El trágico fallecimiento del Presidente Piñera produjo una profunda y transversal conmoción pública. Incidieron varios factores. De partida, fue una muerte accidental, sorprendente para alguien que, para la gente, se situaba en la categoría de quienes tienen todo bajo control. En seguida, porque así tratamos en Chile a los presidentes de la República, al menos desde que recuperamos la democracia en 1990: con respeto, como el eslabón de una larga cadena de memoria.

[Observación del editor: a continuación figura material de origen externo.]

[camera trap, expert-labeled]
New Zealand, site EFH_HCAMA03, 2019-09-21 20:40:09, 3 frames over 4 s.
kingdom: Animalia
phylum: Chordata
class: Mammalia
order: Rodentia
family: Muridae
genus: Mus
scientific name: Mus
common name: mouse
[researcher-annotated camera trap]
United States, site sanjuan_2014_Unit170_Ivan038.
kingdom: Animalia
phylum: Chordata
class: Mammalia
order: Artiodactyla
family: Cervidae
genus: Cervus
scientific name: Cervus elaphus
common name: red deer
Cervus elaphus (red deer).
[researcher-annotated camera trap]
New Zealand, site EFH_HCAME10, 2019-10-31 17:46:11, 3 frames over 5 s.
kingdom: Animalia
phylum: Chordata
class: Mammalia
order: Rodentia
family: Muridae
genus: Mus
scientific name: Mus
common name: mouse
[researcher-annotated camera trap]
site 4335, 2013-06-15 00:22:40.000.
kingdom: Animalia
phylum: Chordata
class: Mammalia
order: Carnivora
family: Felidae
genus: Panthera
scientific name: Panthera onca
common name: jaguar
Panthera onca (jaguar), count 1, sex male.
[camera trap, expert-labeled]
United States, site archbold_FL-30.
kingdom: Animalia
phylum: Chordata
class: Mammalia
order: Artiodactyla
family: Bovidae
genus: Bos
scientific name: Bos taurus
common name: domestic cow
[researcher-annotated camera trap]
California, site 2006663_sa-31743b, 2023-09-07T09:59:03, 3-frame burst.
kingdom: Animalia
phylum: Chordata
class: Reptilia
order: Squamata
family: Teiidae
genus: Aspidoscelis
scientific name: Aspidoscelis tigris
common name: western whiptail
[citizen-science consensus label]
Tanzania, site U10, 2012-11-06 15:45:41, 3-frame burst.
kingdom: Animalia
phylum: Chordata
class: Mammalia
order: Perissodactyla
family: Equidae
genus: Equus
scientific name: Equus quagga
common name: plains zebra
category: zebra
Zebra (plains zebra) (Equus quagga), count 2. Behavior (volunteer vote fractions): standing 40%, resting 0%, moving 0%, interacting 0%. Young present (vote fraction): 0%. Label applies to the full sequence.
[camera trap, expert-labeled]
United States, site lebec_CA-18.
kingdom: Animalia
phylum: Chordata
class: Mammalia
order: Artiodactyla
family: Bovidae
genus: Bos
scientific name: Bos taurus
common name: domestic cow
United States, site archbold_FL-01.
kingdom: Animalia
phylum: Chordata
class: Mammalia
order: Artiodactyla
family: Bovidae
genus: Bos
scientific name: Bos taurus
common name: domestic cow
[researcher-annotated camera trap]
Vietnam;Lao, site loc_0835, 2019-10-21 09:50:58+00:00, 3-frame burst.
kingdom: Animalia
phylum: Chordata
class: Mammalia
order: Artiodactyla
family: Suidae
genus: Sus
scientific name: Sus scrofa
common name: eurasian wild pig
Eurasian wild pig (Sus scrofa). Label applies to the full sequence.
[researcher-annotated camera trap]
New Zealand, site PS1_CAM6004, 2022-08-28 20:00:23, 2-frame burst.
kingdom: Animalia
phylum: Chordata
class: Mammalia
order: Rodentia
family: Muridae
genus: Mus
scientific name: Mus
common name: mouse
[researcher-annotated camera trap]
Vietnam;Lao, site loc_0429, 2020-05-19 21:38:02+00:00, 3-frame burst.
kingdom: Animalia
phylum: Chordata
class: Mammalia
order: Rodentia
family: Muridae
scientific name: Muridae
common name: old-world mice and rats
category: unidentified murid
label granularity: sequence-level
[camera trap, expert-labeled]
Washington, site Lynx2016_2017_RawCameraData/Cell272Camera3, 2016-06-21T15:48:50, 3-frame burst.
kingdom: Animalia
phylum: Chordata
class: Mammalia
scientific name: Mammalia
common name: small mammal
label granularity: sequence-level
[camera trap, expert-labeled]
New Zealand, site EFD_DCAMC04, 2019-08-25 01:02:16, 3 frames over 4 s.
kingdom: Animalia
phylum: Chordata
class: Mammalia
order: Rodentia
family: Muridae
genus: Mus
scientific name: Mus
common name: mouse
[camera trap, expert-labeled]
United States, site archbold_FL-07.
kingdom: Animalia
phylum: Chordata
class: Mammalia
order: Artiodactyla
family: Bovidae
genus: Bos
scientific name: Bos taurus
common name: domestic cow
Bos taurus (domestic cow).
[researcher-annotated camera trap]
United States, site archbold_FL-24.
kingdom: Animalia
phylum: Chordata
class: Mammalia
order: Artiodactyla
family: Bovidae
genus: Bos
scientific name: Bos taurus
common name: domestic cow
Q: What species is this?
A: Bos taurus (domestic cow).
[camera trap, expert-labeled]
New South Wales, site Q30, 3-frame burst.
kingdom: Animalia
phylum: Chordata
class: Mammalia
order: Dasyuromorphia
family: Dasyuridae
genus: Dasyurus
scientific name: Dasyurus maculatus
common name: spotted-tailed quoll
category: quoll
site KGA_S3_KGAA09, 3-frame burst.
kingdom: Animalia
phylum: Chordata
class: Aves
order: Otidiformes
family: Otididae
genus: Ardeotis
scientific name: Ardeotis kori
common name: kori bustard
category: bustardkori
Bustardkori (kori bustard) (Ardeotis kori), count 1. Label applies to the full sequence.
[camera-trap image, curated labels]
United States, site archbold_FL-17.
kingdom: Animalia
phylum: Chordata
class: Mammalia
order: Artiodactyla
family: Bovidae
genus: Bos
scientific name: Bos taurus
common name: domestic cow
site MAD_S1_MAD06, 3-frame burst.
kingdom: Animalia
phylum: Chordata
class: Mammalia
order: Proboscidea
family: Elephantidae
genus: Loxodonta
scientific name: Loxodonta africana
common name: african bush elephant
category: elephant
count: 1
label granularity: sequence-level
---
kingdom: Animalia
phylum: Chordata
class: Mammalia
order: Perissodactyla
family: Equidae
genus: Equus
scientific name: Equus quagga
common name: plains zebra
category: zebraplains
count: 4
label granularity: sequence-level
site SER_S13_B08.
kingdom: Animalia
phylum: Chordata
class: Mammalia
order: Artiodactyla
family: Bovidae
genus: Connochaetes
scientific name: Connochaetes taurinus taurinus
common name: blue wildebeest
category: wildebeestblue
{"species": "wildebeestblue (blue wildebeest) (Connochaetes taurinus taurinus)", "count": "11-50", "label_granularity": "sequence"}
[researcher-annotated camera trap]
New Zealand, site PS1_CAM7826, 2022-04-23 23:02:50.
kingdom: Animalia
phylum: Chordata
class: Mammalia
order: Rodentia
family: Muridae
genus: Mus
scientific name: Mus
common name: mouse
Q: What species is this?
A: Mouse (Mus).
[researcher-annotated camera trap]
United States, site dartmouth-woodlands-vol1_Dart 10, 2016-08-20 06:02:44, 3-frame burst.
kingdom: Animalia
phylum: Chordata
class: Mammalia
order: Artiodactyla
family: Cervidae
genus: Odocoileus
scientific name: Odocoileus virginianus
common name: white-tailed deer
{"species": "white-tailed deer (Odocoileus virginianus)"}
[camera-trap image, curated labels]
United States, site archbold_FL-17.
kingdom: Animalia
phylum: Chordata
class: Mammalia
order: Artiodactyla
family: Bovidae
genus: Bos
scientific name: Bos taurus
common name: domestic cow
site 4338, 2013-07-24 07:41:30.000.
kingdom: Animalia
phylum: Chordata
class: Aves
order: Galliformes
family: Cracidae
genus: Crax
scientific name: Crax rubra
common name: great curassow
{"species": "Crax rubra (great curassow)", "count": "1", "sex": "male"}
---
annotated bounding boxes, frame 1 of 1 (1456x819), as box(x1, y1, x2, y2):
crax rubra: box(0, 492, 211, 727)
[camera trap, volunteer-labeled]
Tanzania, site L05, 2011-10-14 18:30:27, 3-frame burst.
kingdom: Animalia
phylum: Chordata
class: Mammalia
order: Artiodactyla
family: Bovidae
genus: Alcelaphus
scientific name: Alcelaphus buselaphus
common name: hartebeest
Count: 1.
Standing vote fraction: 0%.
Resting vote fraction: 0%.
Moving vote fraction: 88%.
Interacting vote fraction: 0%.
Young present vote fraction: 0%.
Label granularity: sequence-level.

Por último, incluso entre quienes no le tenían simpatía, estaba latente un sentimiento de ingratitud hacia quien, sin tener la estampa de caudillo popular ni de un mesías que abre una nueva época histórica, cumplió con su tarea con tesón y con un sentido de excelencia que en el mundo político es escaso. Sus gobiernos produjeron múltiples mejoramientos en la vida de chilenas y chilenos, que no habían tenido la ocasión de agradecérselo.
Fue especialmente remarcable el fervor que emergió en torno a su recuerdo en el pueblo de derechas, quien se tomó las calles que, desde 2019 al menos, le habían sido hostiles y amenazantes. Él encontró en Piñera una figura contemporánea con la cual se puede identificar con orgullo. Lo que fue en otra época Pinochet, antes que su imagen fuera rodeada de culpa; o el asesinado senador Jaime Guzmán, aunque su lugar fue siempre más elitista y racional. Piñera llegó a ser un personaje “pop” que encarnaba todo aquello a lo que aspira el elector de derecha de hoy, en particular su núcleo duro, los hombres de edad media: exitoso, audaz, deportista, poderoso, millonario.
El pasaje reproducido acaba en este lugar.